* [Records for the task]

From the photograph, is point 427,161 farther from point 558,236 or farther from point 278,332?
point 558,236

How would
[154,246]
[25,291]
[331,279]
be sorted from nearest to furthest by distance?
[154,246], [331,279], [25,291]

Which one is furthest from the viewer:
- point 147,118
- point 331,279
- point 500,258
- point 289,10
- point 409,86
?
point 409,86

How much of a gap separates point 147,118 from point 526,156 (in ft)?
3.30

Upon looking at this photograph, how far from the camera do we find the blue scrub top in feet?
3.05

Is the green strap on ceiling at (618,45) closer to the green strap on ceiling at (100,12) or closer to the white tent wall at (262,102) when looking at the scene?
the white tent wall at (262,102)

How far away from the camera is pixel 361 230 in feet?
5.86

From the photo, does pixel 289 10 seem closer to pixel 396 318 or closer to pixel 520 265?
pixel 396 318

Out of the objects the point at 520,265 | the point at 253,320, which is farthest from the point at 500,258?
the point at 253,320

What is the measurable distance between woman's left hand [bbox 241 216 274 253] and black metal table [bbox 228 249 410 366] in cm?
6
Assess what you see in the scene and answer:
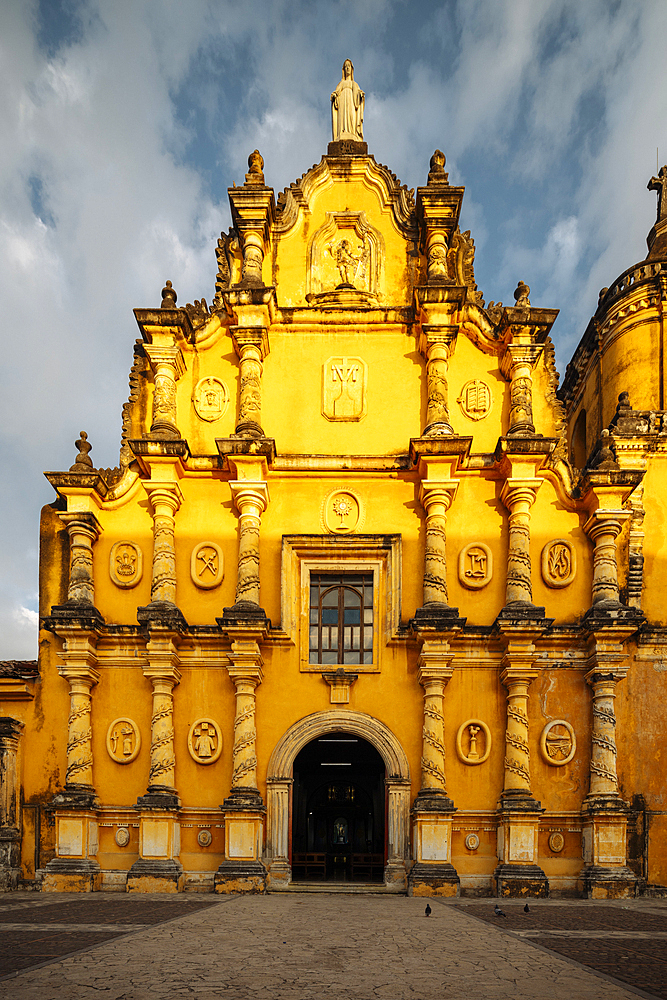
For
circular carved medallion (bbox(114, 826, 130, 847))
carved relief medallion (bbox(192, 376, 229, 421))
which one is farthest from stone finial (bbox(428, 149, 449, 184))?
circular carved medallion (bbox(114, 826, 130, 847))

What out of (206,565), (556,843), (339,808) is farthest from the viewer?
(339,808)

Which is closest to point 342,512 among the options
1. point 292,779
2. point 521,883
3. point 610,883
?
point 292,779

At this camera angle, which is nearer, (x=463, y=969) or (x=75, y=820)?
(x=463, y=969)

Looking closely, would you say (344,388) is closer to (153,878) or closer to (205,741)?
(205,741)

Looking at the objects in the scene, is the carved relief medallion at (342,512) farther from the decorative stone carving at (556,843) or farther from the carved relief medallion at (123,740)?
the decorative stone carving at (556,843)

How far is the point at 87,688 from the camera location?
17.2m

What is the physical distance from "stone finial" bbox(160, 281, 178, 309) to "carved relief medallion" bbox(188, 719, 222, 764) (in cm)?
875

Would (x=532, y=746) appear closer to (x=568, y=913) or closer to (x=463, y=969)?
(x=568, y=913)

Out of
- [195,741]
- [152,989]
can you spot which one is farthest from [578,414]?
[152,989]

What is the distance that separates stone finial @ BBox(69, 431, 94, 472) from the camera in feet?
59.6

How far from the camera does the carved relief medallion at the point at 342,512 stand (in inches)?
719

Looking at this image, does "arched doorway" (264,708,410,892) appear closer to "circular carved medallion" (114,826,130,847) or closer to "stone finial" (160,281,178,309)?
"circular carved medallion" (114,826,130,847)

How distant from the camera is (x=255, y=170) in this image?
65.3ft

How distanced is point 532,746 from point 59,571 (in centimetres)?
1020
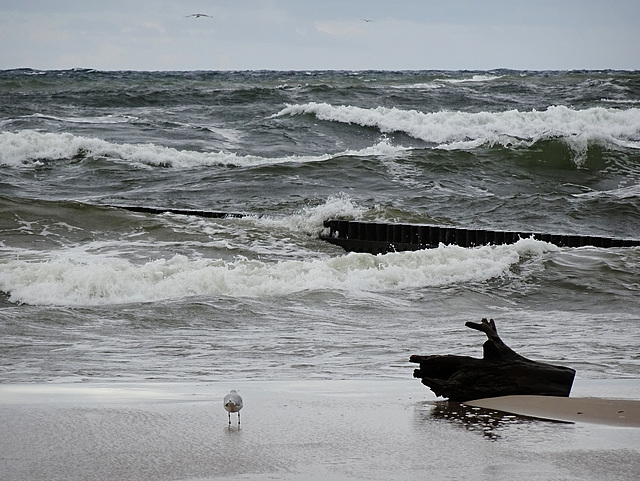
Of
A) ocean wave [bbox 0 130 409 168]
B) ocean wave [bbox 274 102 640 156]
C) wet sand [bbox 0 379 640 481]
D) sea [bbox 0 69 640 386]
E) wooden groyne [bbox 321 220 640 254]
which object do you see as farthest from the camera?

* [What you should do] Could you rewrite all the rows above as a numbered list, leaving out the blank lines and the picture lines?

* [Output for this task]
1. From the photograph, is point 427,161 farther from point 558,236 or farther from point 278,332?
2. point 558,236
3. How would
4. [154,246]
5. [25,291]
6. [331,279]
7. be sorted from nearest to furthest by distance?
8. [154,246], [331,279], [25,291]
9. Which one is furthest from the viewer:
10. - point 147,118
11. - point 331,279
12. - point 500,258
13. - point 289,10
14. - point 409,86
15. ?
16. point 409,86
17. How much of a gap separates point 147,118 from point 526,156 (in ft)?
18. 3.30
19. Upon looking at this photograph, how far from the camera do we find the blue scrub top in feet?
20. 3.05
21. Is the green strap on ceiling at (618,45) closer to the green strap on ceiling at (100,12) or closer to the white tent wall at (262,102) when looking at the scene?
22. the white tent wall at (262,102)
23. How far away from the camera is pixel 361 230 in feet?
24. 5.86
25. From the photo, does pixel 289 10 seem closer to pixel 396 318 or closer to pixel 520 265?
26. pixel 396 318
27. Out of the objects the point at 520,265 | the point at 253,320, which is farthest from the point at 500,258?
28. the point at 253,320
29. What is the measurable distance between woman's left hand [bbox 241 216 274 253] and black metal table [bbox 228 249 410 366] in cm?
30. 6
31. Assess what you see in the scene and answer:
32. For
33. circular carved medallion (bbox(114, 826, 130, 847))
34. carved relief medallion (bbox(192, 376, 229, 421))
35. which one is farthest from stone finial (bbox(428, 149, 449, 184))?
36. circular carved medallion (bbox(114, 826, 130, 847))
37. What out of (206,565), (556,843), (339,808) is farthest from the viewer?
38. (339,808)
39. Which is closest to point 342,512 among the options
40. 1. point 292,779
41. 2. point 521,883
42. 3. point 610,883
43. ?
44. point 292,779
45. At this camera angle, which is nearer, (x=463, y=969) or (x=75, y=820)?
46. (x=463, y=969)
47. Looking closely, would you say (344,388) is closer to (153,878) or closer to (205,741)?
48. (205,741)
49. Looking at the objects in the scene, is the carved relief medallion at (342,512) farther from the decorative stone carving at (556,843) or farther from the carved relief medallion at (123,740)?
50. the decorative stone carving at (556,843)
51. How far is the point at 87,688 from the camera location?
52. 17.2m
53. What is the physical distance from "stone finial" bbox(160, 281, 178, 309) to "carved relief medallion" bbox(188, 719, 222, 764) (in cm)?
54. 875
55. Would (x=532, y=746) appear closer to (x=568, y=913) or closer to (x=463, y=969)?
56. (x=568, y=913)
57. Out of
58. - [195,741]
59. - [152,989]
60. can you spot which one is farthest from [578,414]?
61. [152,989]
62. What is the distance that separates stone finial @ BBox(69, 431, 94, 472) from the camera in feet?
63. 59.6
64. How far from the camera does the carved relief medallion at the point at 342,512 stand (in inches)?
65. 719
66. Looking at this image, does "arched doorway" (264,708,410,892) appear closer to "circular carved medallion" (114,826,130,847) or closer to "stone finial" (160,281,178,309)?
67. "circular carved medallion" (114,826,130,847)
68. How distant from the camera is (x=255, y=170) in this image?
69. 65.3ft
70. How distanced is point 532,746 from point 59,571 (in centimetres)?
71. 1020
72. Of
73. A) ocean wave [bbox 0 130 409 168]
74. B) ocean wave [bbox 274 102 640 156]
75. C) wet sand [bbox 0 379 640 481]
76. D) sea [bbox 0 69 640 386]
77. E) wooden groyne [bbox 321 220 640 254]
78. which object do you see as farthest from the camera?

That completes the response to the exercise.